START Given data

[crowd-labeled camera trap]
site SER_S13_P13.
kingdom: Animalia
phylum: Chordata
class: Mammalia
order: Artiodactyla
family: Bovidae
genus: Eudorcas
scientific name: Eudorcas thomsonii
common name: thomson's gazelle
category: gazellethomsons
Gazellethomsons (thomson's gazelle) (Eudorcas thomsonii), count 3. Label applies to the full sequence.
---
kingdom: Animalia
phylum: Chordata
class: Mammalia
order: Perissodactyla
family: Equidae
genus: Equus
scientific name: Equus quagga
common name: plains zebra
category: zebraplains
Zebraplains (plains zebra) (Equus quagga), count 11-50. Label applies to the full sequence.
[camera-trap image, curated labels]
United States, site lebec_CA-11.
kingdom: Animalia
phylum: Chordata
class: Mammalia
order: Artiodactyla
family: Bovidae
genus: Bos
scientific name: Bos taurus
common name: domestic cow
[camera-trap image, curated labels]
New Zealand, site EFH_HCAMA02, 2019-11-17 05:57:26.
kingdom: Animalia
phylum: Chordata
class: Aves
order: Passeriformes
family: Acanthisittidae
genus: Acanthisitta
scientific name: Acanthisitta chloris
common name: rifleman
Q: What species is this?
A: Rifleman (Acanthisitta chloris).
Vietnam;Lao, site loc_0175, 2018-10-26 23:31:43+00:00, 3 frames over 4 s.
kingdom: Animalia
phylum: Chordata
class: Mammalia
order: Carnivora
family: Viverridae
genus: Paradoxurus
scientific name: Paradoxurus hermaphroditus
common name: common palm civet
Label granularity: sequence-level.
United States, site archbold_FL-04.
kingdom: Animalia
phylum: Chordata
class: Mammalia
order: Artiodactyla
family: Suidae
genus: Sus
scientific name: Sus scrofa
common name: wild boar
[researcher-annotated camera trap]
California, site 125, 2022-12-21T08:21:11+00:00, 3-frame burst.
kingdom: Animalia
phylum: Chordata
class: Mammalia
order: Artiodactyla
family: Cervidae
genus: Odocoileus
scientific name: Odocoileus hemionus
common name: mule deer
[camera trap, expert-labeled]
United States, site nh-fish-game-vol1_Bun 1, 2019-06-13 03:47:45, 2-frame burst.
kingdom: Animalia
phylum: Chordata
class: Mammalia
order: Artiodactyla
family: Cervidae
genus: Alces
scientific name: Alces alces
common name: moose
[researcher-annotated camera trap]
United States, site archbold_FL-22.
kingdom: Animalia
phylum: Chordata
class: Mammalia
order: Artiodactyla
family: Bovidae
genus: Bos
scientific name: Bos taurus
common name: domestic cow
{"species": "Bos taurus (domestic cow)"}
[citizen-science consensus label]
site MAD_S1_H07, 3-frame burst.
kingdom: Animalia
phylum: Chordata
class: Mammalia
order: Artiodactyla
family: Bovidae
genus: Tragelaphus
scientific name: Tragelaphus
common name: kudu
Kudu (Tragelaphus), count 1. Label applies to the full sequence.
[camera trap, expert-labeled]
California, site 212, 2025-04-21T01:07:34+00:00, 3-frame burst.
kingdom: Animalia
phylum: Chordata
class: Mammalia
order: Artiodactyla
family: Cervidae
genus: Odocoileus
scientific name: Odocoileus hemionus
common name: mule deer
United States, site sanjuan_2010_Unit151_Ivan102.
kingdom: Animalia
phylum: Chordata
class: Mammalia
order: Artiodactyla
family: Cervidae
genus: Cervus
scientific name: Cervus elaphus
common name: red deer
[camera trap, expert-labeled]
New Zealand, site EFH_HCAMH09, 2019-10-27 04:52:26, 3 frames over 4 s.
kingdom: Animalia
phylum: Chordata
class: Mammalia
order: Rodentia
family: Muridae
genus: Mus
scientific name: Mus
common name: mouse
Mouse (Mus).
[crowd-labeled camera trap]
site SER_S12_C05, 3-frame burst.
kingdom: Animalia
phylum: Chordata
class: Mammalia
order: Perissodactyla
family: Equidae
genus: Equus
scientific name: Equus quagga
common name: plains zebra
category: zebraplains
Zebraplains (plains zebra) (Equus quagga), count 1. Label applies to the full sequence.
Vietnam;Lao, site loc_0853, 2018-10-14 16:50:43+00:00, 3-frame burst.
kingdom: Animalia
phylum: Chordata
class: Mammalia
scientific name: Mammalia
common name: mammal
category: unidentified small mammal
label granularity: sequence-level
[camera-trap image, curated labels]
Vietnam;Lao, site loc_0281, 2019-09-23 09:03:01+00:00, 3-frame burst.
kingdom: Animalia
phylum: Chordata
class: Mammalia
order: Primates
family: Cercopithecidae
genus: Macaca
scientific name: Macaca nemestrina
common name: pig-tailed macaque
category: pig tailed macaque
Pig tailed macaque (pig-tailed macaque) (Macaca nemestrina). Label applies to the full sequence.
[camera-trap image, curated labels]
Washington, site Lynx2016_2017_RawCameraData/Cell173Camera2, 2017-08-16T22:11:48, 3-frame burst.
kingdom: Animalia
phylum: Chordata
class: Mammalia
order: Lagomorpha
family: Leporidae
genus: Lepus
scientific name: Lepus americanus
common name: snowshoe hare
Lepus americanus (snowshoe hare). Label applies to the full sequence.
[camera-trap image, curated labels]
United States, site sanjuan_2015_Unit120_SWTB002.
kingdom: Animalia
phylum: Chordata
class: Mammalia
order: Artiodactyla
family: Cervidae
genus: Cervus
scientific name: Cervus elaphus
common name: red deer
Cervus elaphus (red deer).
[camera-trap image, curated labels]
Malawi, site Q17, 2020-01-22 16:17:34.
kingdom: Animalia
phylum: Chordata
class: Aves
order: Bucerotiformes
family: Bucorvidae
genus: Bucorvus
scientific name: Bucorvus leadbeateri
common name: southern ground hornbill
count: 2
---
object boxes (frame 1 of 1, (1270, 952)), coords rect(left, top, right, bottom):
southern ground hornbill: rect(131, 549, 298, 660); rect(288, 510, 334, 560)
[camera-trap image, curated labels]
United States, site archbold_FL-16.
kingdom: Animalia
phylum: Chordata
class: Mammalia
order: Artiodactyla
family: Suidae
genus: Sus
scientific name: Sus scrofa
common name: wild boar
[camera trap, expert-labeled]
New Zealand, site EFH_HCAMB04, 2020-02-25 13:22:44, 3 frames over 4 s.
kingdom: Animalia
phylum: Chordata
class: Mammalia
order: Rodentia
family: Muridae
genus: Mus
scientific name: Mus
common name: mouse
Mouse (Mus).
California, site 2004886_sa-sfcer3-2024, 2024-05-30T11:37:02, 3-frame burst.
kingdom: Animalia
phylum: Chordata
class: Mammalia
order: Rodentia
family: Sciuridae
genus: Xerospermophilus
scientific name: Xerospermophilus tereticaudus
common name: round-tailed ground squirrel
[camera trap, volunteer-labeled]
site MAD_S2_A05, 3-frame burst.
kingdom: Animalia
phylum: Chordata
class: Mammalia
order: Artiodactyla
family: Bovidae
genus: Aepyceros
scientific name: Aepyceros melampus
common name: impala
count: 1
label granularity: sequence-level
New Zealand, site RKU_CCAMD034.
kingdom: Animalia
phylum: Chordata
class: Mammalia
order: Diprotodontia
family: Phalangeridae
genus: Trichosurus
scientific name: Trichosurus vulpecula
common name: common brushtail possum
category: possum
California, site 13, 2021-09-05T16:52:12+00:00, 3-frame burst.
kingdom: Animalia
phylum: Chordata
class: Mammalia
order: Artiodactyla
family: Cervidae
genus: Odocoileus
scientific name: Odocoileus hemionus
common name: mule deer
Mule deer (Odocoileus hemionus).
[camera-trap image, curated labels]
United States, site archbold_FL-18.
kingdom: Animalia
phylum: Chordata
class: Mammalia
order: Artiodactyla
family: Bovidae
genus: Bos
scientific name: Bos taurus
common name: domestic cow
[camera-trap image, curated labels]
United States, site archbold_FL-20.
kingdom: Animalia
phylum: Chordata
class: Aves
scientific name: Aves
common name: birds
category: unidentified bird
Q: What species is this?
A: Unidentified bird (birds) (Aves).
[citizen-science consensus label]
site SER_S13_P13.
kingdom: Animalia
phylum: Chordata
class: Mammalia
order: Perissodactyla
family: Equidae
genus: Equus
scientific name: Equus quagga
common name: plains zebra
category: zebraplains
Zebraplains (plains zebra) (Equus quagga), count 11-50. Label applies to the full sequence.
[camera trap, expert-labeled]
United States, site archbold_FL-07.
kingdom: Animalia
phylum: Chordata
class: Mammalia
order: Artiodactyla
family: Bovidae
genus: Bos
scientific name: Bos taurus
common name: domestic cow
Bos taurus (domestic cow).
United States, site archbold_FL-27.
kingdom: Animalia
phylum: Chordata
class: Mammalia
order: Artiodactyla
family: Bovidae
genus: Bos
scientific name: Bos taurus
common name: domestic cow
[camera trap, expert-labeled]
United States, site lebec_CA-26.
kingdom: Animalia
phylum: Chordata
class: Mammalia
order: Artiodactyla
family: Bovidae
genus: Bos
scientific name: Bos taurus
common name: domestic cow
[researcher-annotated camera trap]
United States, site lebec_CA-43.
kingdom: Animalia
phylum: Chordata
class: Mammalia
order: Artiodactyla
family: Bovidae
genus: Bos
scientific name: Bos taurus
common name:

END Given data

Exercise directions: In the records above, how many lines contain the string "over"? Reply with the number only.

Your solution: 3